Everyone in America could choose their own health insurance. You get to decide what is best for you and your family. You get to choose your own doctor.
Finally, we have an emphasis on prevention. If we don't start investing properly in prevention, we will never be able to afford treating the long-term health care consequences of not having that prevention base. Pfizer CEO Hank McKinnell, in his book, outlined what is really happening in our society in terms of our health care. We have a health care system that is based on a chronic disease treatment model, and we need to have a health care system that's based on a prevention model.
How do we prevent illness, and how do we promote wellness? The federal government spends billions of dollars each year on prevention, and grandmother was right: "An ounce of prevention is worth a pound of cure." If you think about the five diseases I talked about--heart disease, stroke, chronic obstructive pulmonary disease, diabetes, and cancer--the vast majority of those diseases are preventable or early-diagnosable to treat. Most diabetes cases today--type 2 diabetes--are preventable. We know what causes heart disease, how to diagnose it, how to prevent it, how to lower the risk. Hypertension leading to strokes, same thing, atherosclerotic vascular disease, hypertension associated with that. Chronic obstructive pulmonary disease, we know what causes it, and it is called tobacco.

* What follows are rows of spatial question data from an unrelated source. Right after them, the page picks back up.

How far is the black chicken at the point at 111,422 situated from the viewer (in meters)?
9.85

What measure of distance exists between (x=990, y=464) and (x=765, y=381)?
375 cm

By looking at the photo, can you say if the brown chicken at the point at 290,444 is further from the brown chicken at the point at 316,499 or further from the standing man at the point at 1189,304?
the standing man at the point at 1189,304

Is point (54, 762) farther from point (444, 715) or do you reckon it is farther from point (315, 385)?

So the first thing we do in our bill is prevention. We concentrate on effective prevention efforts through direct consumer knowledge. We set up a federal government Web site--there are some privately available--where everybody in the country can go on and look at your health risk factors and the things that ought to normally happen to you or be prescribed to you in terms of prevention strategies and screening strategies.
Additionally, the bill would redirect existing prevention dollars being spent on ineffective programs toward a health and wellness public marketing campaign. The power of advertising works for businesses, and it can work for prevention.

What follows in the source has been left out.